══ DATA LINES ══
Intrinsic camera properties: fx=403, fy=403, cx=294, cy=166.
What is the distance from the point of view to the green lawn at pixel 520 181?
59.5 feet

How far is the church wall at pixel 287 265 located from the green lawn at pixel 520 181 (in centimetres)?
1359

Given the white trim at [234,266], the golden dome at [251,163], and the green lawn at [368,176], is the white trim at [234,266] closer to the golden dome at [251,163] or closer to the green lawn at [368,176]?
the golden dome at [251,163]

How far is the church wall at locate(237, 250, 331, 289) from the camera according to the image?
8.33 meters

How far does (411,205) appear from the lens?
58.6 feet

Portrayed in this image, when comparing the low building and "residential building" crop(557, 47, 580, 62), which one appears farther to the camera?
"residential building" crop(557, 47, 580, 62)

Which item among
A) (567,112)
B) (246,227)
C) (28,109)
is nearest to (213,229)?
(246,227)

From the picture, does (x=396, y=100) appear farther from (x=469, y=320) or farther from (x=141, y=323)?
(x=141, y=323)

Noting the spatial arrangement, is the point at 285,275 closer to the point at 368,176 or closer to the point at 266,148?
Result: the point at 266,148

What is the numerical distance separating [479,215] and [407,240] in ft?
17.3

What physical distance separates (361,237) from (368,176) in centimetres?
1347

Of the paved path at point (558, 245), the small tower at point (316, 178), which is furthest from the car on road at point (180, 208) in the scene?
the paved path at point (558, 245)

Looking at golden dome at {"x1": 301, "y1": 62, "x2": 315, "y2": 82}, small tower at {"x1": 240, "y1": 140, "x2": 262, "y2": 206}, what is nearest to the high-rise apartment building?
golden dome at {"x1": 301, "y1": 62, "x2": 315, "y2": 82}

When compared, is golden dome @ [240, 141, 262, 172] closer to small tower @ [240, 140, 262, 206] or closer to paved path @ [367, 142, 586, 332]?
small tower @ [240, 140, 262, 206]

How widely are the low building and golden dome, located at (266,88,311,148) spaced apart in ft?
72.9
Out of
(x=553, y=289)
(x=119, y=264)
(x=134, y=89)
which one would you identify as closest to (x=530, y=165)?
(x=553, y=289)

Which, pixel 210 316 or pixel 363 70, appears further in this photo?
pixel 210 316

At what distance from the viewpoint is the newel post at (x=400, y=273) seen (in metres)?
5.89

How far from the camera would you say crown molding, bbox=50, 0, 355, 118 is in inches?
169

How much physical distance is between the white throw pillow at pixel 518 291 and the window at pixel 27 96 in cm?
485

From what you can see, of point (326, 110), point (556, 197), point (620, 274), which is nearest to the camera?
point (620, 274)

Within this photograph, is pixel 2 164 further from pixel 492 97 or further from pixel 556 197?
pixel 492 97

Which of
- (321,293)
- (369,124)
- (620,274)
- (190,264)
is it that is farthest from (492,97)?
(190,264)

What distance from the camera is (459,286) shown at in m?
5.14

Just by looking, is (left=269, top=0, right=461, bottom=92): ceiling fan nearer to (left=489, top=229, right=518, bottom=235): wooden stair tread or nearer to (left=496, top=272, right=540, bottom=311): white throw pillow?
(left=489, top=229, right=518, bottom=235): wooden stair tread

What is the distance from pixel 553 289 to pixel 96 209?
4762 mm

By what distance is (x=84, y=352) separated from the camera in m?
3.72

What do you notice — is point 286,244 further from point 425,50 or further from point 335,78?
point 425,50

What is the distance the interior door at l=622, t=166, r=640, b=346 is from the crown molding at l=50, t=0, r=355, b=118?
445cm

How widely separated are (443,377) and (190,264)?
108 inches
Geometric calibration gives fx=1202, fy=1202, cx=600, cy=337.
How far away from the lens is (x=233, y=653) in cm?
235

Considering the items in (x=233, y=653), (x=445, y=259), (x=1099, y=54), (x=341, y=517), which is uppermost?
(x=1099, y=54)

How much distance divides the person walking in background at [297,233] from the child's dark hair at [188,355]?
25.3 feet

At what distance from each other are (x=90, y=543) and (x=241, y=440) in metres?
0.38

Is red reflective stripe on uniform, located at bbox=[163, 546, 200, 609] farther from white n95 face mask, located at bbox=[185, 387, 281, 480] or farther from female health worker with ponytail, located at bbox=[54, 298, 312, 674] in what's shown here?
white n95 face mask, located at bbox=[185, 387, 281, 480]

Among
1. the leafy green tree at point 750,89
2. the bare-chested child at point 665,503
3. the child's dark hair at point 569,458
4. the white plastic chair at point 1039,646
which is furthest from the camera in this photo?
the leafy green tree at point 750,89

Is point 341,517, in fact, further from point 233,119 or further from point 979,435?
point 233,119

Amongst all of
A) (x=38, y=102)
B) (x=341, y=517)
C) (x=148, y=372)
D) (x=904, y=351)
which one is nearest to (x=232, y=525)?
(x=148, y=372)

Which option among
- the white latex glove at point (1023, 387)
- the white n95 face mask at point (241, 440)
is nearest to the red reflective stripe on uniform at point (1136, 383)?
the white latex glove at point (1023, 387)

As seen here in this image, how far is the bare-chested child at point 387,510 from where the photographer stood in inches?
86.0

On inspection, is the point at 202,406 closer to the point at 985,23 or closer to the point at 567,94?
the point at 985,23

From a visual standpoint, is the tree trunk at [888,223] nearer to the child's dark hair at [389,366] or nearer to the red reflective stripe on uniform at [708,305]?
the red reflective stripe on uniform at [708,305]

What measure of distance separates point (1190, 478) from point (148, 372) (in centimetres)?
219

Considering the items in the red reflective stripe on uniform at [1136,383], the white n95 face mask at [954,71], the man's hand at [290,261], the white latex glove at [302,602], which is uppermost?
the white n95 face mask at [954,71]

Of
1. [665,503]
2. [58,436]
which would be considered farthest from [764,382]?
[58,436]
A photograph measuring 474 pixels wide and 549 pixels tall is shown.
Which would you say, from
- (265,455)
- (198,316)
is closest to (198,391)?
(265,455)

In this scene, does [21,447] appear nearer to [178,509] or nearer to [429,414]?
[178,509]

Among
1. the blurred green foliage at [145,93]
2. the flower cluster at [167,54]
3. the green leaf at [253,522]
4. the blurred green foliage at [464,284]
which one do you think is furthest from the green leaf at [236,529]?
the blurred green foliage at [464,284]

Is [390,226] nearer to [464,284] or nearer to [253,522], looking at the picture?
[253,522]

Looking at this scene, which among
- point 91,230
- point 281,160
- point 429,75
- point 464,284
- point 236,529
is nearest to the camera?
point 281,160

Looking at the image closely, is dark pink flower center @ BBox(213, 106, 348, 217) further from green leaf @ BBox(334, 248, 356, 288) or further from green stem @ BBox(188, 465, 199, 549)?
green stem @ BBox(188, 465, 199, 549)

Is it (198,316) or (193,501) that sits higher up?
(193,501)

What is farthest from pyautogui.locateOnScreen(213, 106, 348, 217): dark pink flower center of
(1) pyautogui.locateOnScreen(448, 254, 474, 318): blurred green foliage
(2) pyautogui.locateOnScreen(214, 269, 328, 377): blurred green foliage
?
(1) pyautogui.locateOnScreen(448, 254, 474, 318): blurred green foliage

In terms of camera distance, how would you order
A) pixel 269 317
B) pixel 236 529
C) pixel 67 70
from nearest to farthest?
═══
Reproduce the listing above word for word.

> **RESULT BELOW**:
Intrinsic camera properties: fx=403, fy=403, cx=294, cy=166.
What is the distance from the point of view to the green lawn at pixel 520 181?
59.5 feet

How far is the church wall at pixel 287 265 located from the green lawn at pixel 520 181 (in centimetres)?
1359

Given the white trim at [234,266], the golden dome at [251,163], and the green lawn at [368,176], is the white trim at [234,266] closer to the golden dome at [251,163] or closer to the green lawn at [368,176]?
the golden dome at [251,163]

How far is the church wall at locate(237, 250, 331, 289) from the camera according to the image?
8.33 meters

How far does (411,205) appear from the lens?
58.6 feet

Portrayed in this image, when comparing the low building and "residential building" crop(557, 47, 580, 62), which one appears farther to the camera?
"residential building" crop(557, 47, 580, 62)

Which item among
A) (567,112)
B) (246,227)
C) (28,109)
is nearest to (213,229)?
(246,227)

From the picture, does (x=396, y=100) appear farther from (x=469, y=320) or farther from (x=141, y=323)?
(x=141, y=323)

Noting the spatial arrangement, is the point at 285,275 closer to the point at 368,176 or closer to the point at 266,148?
Result: the point at 266,148

What is the numerical distance separating [479,215] and [407,240] in ft?
17.3

What physical distance separates (361,237) from (368,176) in centimetres?
1347

Of the paved path at point (558, 245), the small tower at point (316, 178), which is furthest from the car on road at point (180, 208) in the scene?
the paved path at point (558, 245)

Looking at golden dome at {"x1": 301, "y1": 62, "x2": 315, "y2": 82}, small tower at {"x1": 240, "y1": 140, "x2": 262, "y2": 206}, what is nearest to the high-rise apartment building?
golden dome at {"x1": 301, "y1": 62, "x2": 315, "y2": 82}

When compared, is golden dome @ [240, 141, 262, 172] closer to small tower @ [240, 140, 262, 206] or closer to paved path @ [367, 142, 586, 332]?
small tower @ [240, 140, 262, 206]

How widely are the low building and golden dome, located at (266,88,311,148) spaced apart in ft?
72.9
Out of
(x=553, y=289)
(x=119, y=264)
(x=134, y=89)
which one would you identify as closest to (x=530, y=165)?
(x=553, y=289)

Which, pixel 210 316 or pixel 363 70, appears further in this photo?
pixel 210 316

At what distance from the viewpoint is the newel post at (x=400, y=273) seen (in metres)?
5.89

How far from the camera would you say crown molding, bbox=50, 0, 355, 118 is in inches?
169

How much physical distance is between the white throw pillow at pixel 518 291 and the window at pixel 27 96 in cm?
485

From what you can see, of point (326, 110), point (556, 197), point (620, 274), which is nearest to the camera?
point (620, 274)

Within this photograph, is pixel 2 164 further from pixel 492 97 or further from pixel 556 197?
pixel 492 97

Which of
- (321,293)
- (369,124)
- (620,274)
- (190,264)
is it that is farthest from (492,97)?
(190,264)

What distance from the camera is (459,286) shown at in m?
5.14

Just by looking, is (left=269, top=0, right=461, bottom=92): ceiling fan nearer to (left=489, top=229, right=518, bottom=235): wooden stair tread or nearer to (left=496, top=272, right=540, bottom=311): white throw pillow?
(left=489, top=229, right=518, bottom=235): wooden stair tread

What is the distance from pixel 553 289 to pixel 96 209?
4762 mm

By what distance is (x=84, y=352) separated from the camera in m?
3.72

What do you notice — is point 286,244 further from point 425,50 or further from point 335,78?
point 425,50

What is the distance the interior door at l=622, t=166, r=640, b=346 is from the crown molding at l=50, t=0, r=355, b=118?
445cm

How widely separated are (443,377) and (190,264)?
108 inches
Geometric calibration gives fx=1202, fy=1202, cx=600, cy=337.
How far away from the lens is (x=233, y=653) in cm?
235

Considering the items in (x=233, y=653), (x=445, y=259), (x=1099, y=54), (x=341, y=517), which is uppermost?
(x=1099, y=54)

How much distance divides the person walking in background at [297,233] from the child's dark hair at [188,355]?
25.3 feet

At what distance from each other are (x=90, y=543) and (x=241, y=440) in metres?
0.38

Is red reflective stripe on uniform, located at bbox=[163, 546, 200, 609] farther from white n95 face mask, located at bbox=[185, 387, 281, 480] or farther from female health worker with ponytail, located at bbox=[54, 298, 312, 674] in what's shown here?
white n95 face mask, located at bbox=[185, 387, 281, 480]

Among
1. the leafy green tree at point 750,89
2. the bare-chested child at point 665,503
3. the child's dark hair at point 569,458
4. the white plastic chair at point 1039,646
which is furthest from the camera in this photo?
the leafy green tree at point 750,89

Is point 341,517, in fact, further from point 233,119 or further from point 979,435?
point 233,119

Amongst all of
A) (x=38, y=102)
B) (x=341, y=517)
C) (x=148, y=372)
D) (x=904, y=351)
which one is nearest to (x=232, y=525)?
(x=148, y=372)

Which option among
- the white latex glove at point (1023, 387)
- the white n95 face mask at point (241, 440)
is nearest to the red reflective stripe on uniform at point (1136, 383)?
the white latex glove at point (1023, 387)

As seen here in this image, how far is the bare-chested child at point 387,510 from where the photographer stood in inches?
86.0

On inspection, is the point at 202,406 closer to the point at 985,23 or closer to the point at 567,94?
the point at 985,23

From a visual standpoint, is the tree trunk at [888,223] nearer to the child's dark hair at [389,366] or nearer to the red reflective stripe on uniform at [708,305]?
the red reflective stripe on uniform at [708,305]

What measure of distance separates point (1190, 478) from point (148, 372) (in centimetres)?
219

Considering the items in the red reflective stripe on uniform at [1136,383], the white n95 face mask at [954,71], the man's hand at [290,261], the white latex glove at [302,602], which is uppermost?
the white n95 face mask at [954,71]

Of
1. [665,503]
2. [58,436]
which would be considered farthest from [764,382]?
[58,436]
A photograph measuring 474 pixels wide and 549 pixels tall is shown.
Which would you say, from
- (265,455)
- (198,316)
is closest to (198,391)?
(265,455)

In this scene, does [21,447] appear nearer to [178,509] or nearer to [429,414]?
[178,509]

Among
1. the blurred green foliage at [145,93]
2. the flower cluster at [167,54]
3. the green leaf at [253,522]
4. the blurred green foliage at [464,284]
which one do you think is furthest from the green leaf at [236,529]?
the blurred green foliage at [464,284]

Is [390,226] nearer to [464,284] or nearer to [253,522], looking at the picture?
[253,522]

Looking at this scene, which among
- point 91,230
- point 281,160
- point 429,75
- point 464,284
- point 236,529
is nearest to the camera?
point 281,160

Looking at the image closely, is dark pink flower center @ BBox(213, 106, 348, 217) further from green leaf @ BBox(334, 248, 356, 288) or further from green stem @ BBox(188, 465, 199, 549)?
green stem @ BBox(188, 465, 199, 549)

Is it (198,316) or (193,501) that sits higher up?
(193,501)

What is farthest from pyautogui.locateOnScreen(213, 106, 348, 217): dark pink flower center of
(1) pyautogui.locateOnScreen(448, 254, 474, 318): blurred green foliage
(2) pyautogui.locateOnScreen(214, 269, 328, 377): blurred green foliage
?
(1) pyautogui.locateOnScreen(448, 254, 474, 318): blurred green foliage

In terms of camera distance, how would you order
A) pixel 269 317
B) pixel 236 529
C) pixel 67 70
from nearest to farthest?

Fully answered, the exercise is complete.